#### Listed records
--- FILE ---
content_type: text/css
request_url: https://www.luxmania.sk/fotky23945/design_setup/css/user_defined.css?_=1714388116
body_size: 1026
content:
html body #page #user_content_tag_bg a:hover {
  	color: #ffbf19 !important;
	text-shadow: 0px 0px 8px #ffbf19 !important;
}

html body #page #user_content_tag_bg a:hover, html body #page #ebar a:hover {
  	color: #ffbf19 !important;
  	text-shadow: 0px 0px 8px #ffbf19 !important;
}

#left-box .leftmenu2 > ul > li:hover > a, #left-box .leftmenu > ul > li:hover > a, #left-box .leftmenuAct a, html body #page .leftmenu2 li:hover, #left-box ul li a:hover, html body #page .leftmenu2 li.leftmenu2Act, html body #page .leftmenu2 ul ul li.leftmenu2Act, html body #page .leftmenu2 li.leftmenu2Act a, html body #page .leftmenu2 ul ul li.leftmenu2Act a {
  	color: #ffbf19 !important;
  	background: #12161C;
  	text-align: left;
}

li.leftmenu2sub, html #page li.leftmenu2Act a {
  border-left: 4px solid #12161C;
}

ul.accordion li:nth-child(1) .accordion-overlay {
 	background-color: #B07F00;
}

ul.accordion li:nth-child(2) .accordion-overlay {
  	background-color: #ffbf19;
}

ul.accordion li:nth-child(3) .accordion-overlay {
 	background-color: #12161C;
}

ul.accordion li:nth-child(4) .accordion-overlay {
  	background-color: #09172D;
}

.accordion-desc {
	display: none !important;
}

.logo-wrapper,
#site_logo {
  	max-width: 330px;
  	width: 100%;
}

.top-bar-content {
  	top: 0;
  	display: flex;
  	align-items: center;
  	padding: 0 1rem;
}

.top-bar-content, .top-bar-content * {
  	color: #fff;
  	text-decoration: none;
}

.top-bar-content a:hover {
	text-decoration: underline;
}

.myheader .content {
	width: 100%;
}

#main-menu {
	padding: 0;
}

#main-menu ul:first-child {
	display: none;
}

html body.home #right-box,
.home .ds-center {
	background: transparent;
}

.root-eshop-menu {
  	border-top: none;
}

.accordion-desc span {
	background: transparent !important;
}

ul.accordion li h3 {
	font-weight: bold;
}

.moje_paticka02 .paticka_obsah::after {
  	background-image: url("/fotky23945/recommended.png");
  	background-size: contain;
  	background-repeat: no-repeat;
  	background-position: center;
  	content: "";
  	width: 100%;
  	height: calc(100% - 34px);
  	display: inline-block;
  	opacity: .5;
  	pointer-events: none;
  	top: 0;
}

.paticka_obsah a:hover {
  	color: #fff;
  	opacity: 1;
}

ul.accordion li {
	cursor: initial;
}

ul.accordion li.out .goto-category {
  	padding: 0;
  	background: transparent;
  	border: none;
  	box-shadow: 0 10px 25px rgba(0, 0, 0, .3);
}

#### Task directions
Output every record exactly as written, with nothing dropped.

#### Task answer
--- FILE ---
content_type: text/css
request_url: https://www.luxmania.sk/fotky23945/design_setup/css/user_defined.css?_=1714388116
body_size: 1026
content:
html body #page #user_content_tag_bg a:hover {
  	color: #ffbf19 !important;
	text-shadow: 0px 0px 8px #ffbf19 !important;
}

html body #page #user_content_tag_bg a:hover, html body #page #ebar a:hover {
  	color: #ffbf19 !important;
  	text-shadow: 0px 0px 8px #ffbf19 !important;
}

#left-box .leftmenu2 > ul > li:hover > a, #left-box .leftmenu > ul > li:hover > a, #left-box .leftmenuAct a, html body #page .leftmenu2 li:hover, #left-box ul li a:hover, html body #page .leftmenu2 li.leftmenu2Act, html body #page .leftmenu2 ul ul li.leftmenu2Act, html body #page .leftmenu2 li.leftmenu2Act a, html body #page .leftmenu2 ul ul li.leftmenu2Act a {
  	color: #ffbf19 !important;
  	background: #12161C;
  	text-align: left;
}

li.leftmenu2sub, html #page li.leftmenu2Act a {
  border-left: 4px solid #12161C;
}

ul.accordion li:nth-child(1) .accordion-overlay {
 	background-color: #B07F00;
}

ul.accordion li:nth-child(2) .accordion-overlay {
  	background-color: #ffbf19;
}

ul.accordion li:nth-child(3) .accordion-overlay {
 	background-color: #12161C;
}

ul.accordion li:nth-child(4) .accordion-overlay {
  	background-color: #09172D;
}

.accordion-desc {
	display: none !important;
}

.logo-wrapper,
#site_logo {
  	max-width: 330px;
  	width: 100%;
}

.top-bar-content {
  	top: 0;
  	display: flex;
  	align-items: center;
  	padding: 0 1rem;
}

.top-bar-content, .top-bar-content * {
  	color: #fff;
  	text-decoration: none;
}

.top-bar-content a:hover {
	text-decoration: underline;
}

.myheader .content {
	width: 100%;
}

#main-menu {
	padding: 0;
}

#main-menu ul:first-child {
	display: none;
}

html body.home #right-box,
.home .ds-center {
	background: transparent;
}

.root-eshop-menu {
  	border-top: none;
}

.accordion-desc span {
	background: transparent !important;
}

ul.accordion li h3 {
	font-weight: bold;
}

.moje_paticka02 .paticka_obsah::after {
  	background-image: url("/fotky23945/recommended.png");
  	background-size: contain;
  	background-repeat: no-repeat;
  	background-position: center;
  	content: "";
  	width: 100%;
  	height: calc(100% - 34px);
  	display: inline-block;
  	opacity: .5;
  	pointer-events: none;
  	top: 0;
}

.paticka_obsah a:hover {
  	color: #fff;
  	opacity: 1;
}

ul.accordion li {
	cursor: initial;
}

ul.accordion li.out .goto-category {
  	padding: 0;
  	background: transparent;
  	border: none;
  	box-shadow: 0 10px 25px rgba(0, 0, 0, .3);
}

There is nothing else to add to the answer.